« Dans presque tous les endroits où nous travaillons, les leaders des travailleuse·eur·s tirent la sonnette d’alarme : les conditions météorologiques extrêmes deviennent une problématique de plus en plus grave pour celles et ceux qui travaillent dans l’informel. » Cette remarque de Caroline Skinner, directrice du programme de Politiques urbaines à WIEGO, pointe une vérité trop souvent oubliée dans les grandes discussions sur la gouvernance du climat, à savoir que le changement climatique n’est pas seulement une crise environnementale, c’est aussi une question de moyens de subsistance.

À l’approche de la Conférence des Nations unies sur les changements climatiques de 2025 (COP 30), prévue en novembre, les recherches menées par WIEGO sur le climat et l’économie informelle urbaine apportent des pistes très concrètes pour affronter cette double réalité. Réalisées aux côtés des organisations de travailleuse·eur·s que nous soutenons, nos recherches dressent la carte de l’impact du changement climatique — à Bangkok, à Delhi, à Lima et dans six villes brésiliennes — sur la santé, les routines de travail, la productivité et les revenus des travailleuse·eur·s de l’informel. Ces données, ancrées dans l’expérience vécue des travailleuse·eur·s, montrent bien comment le changement climatique vient amplifier les inégalités, qu’elles soient locales, nationales ou mondiales.

Cette recherche nous invite aussi à réfléchir à une autre échelle : comment les données sur les défis climatiques vécus dans les villes peuvent-elles enrichir les processus de la gouvernance climatique mondiale ? Derrière cette réflexion se cache une question centrale : comment passer de solutions hautement technocratiques à des approches centrées sur les personnes, capables de répondre à la fois aux urgences environnementales et aux besoins en matière de moyens de subsistance ?

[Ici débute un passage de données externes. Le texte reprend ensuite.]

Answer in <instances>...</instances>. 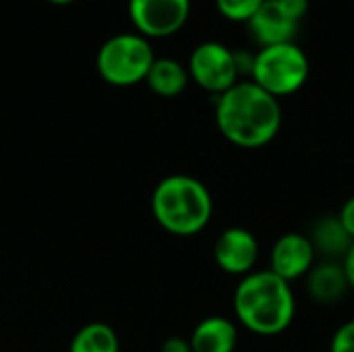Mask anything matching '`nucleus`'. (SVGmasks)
I'll return each instance as SVG.
<instances>
[{
	"mask_svg": "<svg viewBox=\"0 0 354 352\" xmlns=\"http://www.w3.org/2000/svg\"><path fill=\"white\" fill-rule=\"evenodd\" d=\"M299 21H295L278 0H266L255 17L247 23L249 35L259 48L295 41L299 31Z\"/></svg>",
	"mask_w": 354,
	"mask_h": 352,
	"instance_id": "obj_10",
	"label": "nucleus"
},
{
	"mask_svg": "<svg viewBox=\"0 0 354 352\" xmlns=\"http://www.w3.org/2000/svg\"><path fill=\"white\" fill-rule=\"evenodd\" d=\"M342 266L346 270V276H348V282H351V290H354V243L353 247H351V251H348V255L344 257Z\"/></svg>",
	"mask_w": 354,
	"mask_h": 352,
	"instance_id": "obj_21",
	"label": "nucleus"
},
{
	"mask_svg": "<svg viewBox=\"0 0 354 352\" xmlns=\"http://www.w3.org/2000/svg\"><path fill=\"white\" fill-rule=\"evenodd\" d=\"M214 118L220 135L228 143L241 149H259L278 137L282 129V106L278 98L263 91L251 79H241L216 98Z\"/></svg>",
	"mask_w": 354,
	"mask_h": 352,
	"instance_id": "obj_1",
	"label": "nucleus"
},
{
	"mask_svg": "<svg viewBox=\"0 0 354 352\" xmlns=\"http://www.w3.org/2000/svg\"><path fill=\"white\" fill-rule=\"evenodd\" d=\"M232 307L236 322L247 332L263 338L284 334L297 315L292 286L272 270H255L241 278Z\"/></svg>",
	"mask_w": 354,
	"mask_h": 352,
	"instance_id": "obj_2",
	"label": "nucleus"
},
{
	"mask_svg": "<svg viewBox=\"0 0 354 352\" xmlns=\"http://www.w3.org/2000/svg\"><path fill=\"white\" fill-rule=\"evenodd\" d=\"M129 17L143 37H170L191 17V0H129Z\"/></svg>",
	"mask_w": 354,
	"mask_h": 352,
	"instance_id": "obj_7",
	"label": "nucleus"
},
{
	"mask_svg": "<svg viewBox=\"0 0 354 352\" xmlns=\"http://www.w3.org/2000/svg\"><path fill=\"white\" fill-rule=\"evenodd\" d=\"M68 352H120V340L114 328L102 322L83 326L71 340Z\"/></svg>",
	"mask_w": 354,
	"mask_h": 352,
	"instance_id": "obj_15",
	"label": "nucleus"
},
{
	"mask_svg": "<svg viewBox=\"0 0 354 352\" xmlns=\"http://www.w3.org/2000/svg\"><path fill=\"white\" fill-rule=\"evenodd\" d=\"M309 297L319 305H336L351 290L342 261H317L305 276Z\"/></svg>",
	"mask_w": 354,
	"mask_h": 352,
	"instance_id": "obj_11",
	"label": "nucleus"
},
{
	"mask_svg": "<svg viewBox=\"0 0 354 352\" xmlns=\"http://www.w3.org/2000/svg\"><path fill=\"white\" fill-rule=\"evenodd\" d=\"M309 239L315 247L317 257L322 255L324 261H344L353 247V239L342 226L338 214H330L319 218L309 232Z\"/></svg>",
	"mask_w": 354,
	"mask_h": 352,
	"instance_id": "obj_13",
	"label": "nucleus"
},
{
	"mask_svg": "<svg viewBox=\"0 0 354 352\" xmlns=\"http://www.w3.org/2000/svg\"><path fill=\"white\" fill-rule=\"evenodd\" d=\"M189 68L174 58H156L147 73V87L160 98H176L189 85Z\"/></svg>",
	"mask_w": 354,
	"mask_h": 352,
	"instance_id": "obj_14",
	"label": "nucleus"
},
{
	"mask_svg": "<svg viewBox=\"0 0 354 352\" xmlns=\"http://www.w3.org/2000/svg\"><path fill=\"white\" fill-rule=\"evenodd\" d=\"M257 259L259 241L251 230L243 226L226 228L214 243V261L224 274L245 278L255 272Z\"/></svg>",
	"mask_w": 354,
	"mask_h": 352,
	"instance_id": "obj_8",
	"label": "nucleus"
},
{
	"mask_svg": "<svg viewBox=\"0 0 354 352\" xmlns=\"http://www.w3.org/2000/svg\"><path fill=\"white\" fill-rule=\"evenodd\" d=\"M156 52L141 33H118L102 44L95 56L100 77L114 87H131L147 79Z\"/></svg>",
	"mask_w": 354,
	"mask_h": 352,
	"instance_id": "obj_5",
	"label": "nucleus"
},
{
	"mask_svg": "<svg viewBox=\"0 0 354 352\" xmlns=\"http://www.w3.org/2000/svg\"><path fill=\"white\" fill-rule=\"evenodd\" d=\"M187 68L191 81L216 98L241 81L234 50L216 39L201 41L199 46H195L189 56Z\"/></svg>",
	"mask_w": 354,
	"mask_h": 352,
	"instance_id": "obj_6",
	"label": "nucleus"
},
{
	"mask_svg": "<svg viewBox=\"0 0 354 352\" xmlns=\"http://www.w3.org/2000/svg\"><path fill=\"white\" fill-rule=\"evenodd\" d=\"M330 352H354V319L342 324L330 342Z\"/></svg>",
	"mask_w": 354,
	"mask_h": 352,
	"instance_id": "obj_17",
	"label": "nucleus"
},
{
	"mask_svg": "<svg viewBox=\"0 0 354 352\" xmlns=\"http://www.w3.org/2000/svg\"><path fill=\"white\" fill-rule=\"evenodd\" d=\"M189 342L193 352H234L239 344V328L228 317L212 315L195 326Z\"/></svg>",
	"mask_w": 354,
	"mask_h": 352,
	"instance_id": "obj_12",
	"label": "nucleus"
},
{
	"mask_svg": "<svg viewBox=\"0 0 354 352\" xmlns=\"http://www.w3.org/2000/svg\"><path fill=\"white\" fill-rule=\"evenodd\" d=\"M266 0H214L216 10L232 23H249Z\"/></svg>",
	"mask_w": 354,
	"mask_h": 352,
	"instance_id": "obj_16",
	"label": "nucleus"
},
{
	"mask_svg": "<svg viewBox=\"0 0 354 352\" xmlns=\"http://www.w3.org/2000/svg\"><path fill=\"white\" fill-rule=\"evenodd\" d=\"M160 352H193L189 338H180V336H172L168 340H164Z\"/></svg>",
	"mask_w": 354,
	"mask_h": 352,
	"instance_id": "obj_20",
	"label": "nucleus"
},
{
	"mask_svg": "<svg viewBox=\"0 0 354 352\" xmlns=\"http://www.w3.org/2000/svg\"><path fill=\"white\" fill-rule=\"evenodd\" d=\"M153 220L174 237H195L214 216V199L205 183L189 174L162 178L151 193Z\"/></svg>",
	"mask_w": 354,
	"mask_h": 352,
	"instance_id": "obj_3",
	"label": "nucleus"
},
{
	"mask_svg": "<svg viewBox=\"0 0 354 352\" xmlns=\"http://www.w3.org/2000/svg\"><path fill=\"white\" fill-rule=\"evenodd\" d=\"M52 4H68V2H75V0H48Z\"/></svg>",
	"mask_w": 354,
	"mask_h": 352,
	"instance_id": "obj_22",
	"label": "nucleus"
},
{
	"mask_svg": "<svg viewBox=\"0 0 354 352\" xmlns=\"http://www.w3.org/2000/svg\"><path fill=\"white\" fill-rule=\"evenodd\" d=\"M309 56L295 44H276L259 48L255 52V62L251 71V81L259 85L270 95L282 100L301 91L309 79Z\"/></svg>",
	"mask_w": 354,
	"mask_h": 352,
	"instance_id": "obj_4",
	"label": "nucleus"
},
{
	"mask_svg": "<svg viewBox=\"0 0 354 352\" xmlns=\"http://www.w3.org/2000/svg\"><path fill=\"white\" fill-rule=\"evenodd\" d=\"M317 263L315 247L309 234L303 232H286L276 239L270 251V268L276 276L286 280L288 284L305 278L311 268Z\"/></svg>",
	"mask_w": 354,
	"mask_h": 352,
	"instance_id": "obj_9",
	"label": "nucleus"
},
{
	"mask_svg": "<svg viewBox=\"0 0 354 352\" xmlns=\"http://www.w3.org/2000/svg\"><path fill=\"white\" fill-rule=\"evenodd\" d=\"M282 4V8L295 19V21H303L305 15L309 12V0H278Z\"/></svg>",
	"mask_w": 354,
	"mask_h": 352,
	"instance_id": "obj_18",
	"label": "nucleus"
},
{
	"mask_svg": "<svg viewBox=\"0 0 354 352\" xmlns=\"http://www.w3.org/2000/svg\"><path fill=\"white\" fill-rule=\"evenodd\" d=\"M338 218H340L342 226L346 228V232L351 234V239L354 241V195L342 203V207L338 212Z\"/></svg>",
	"mask_w": 354,
	"mask_h": 352,
	"instance_id": "obj_19",
	"label": "nucleus"
}]
</instances>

De nouvelles recherches dressent la carte des impacts climatiques sur trois secteurs dans neuf villes

L’étude « Changement climatique et économie informelle urbaine » s’appuie sur des travaux réalisés au Brésil qui documentent l’impact du climat sur les récupératrice·eur·s de matériaux. Cette fois, elle élargit le champ à deux autres groupes souvent oubliés dans les débats et les politiques climatiques et du travail : les vendeuse·eur·s de rue et les travailleuse·eur·s à domicile. La recherche, menée dans plusieurs villes (Bangkok, Belém, Belo Horizonte, Brasília, Delhi, Florianópolis, Lima, Manaus et Salvador), analyse comment le lieu de travail et l’accès aux infrastructures essentielles — eau, électricité, toilettes, abri — influencent tant la manière dont les travailleuse·eur·s font face aux effets du changement climatique que leurs stratégies d’adaptation.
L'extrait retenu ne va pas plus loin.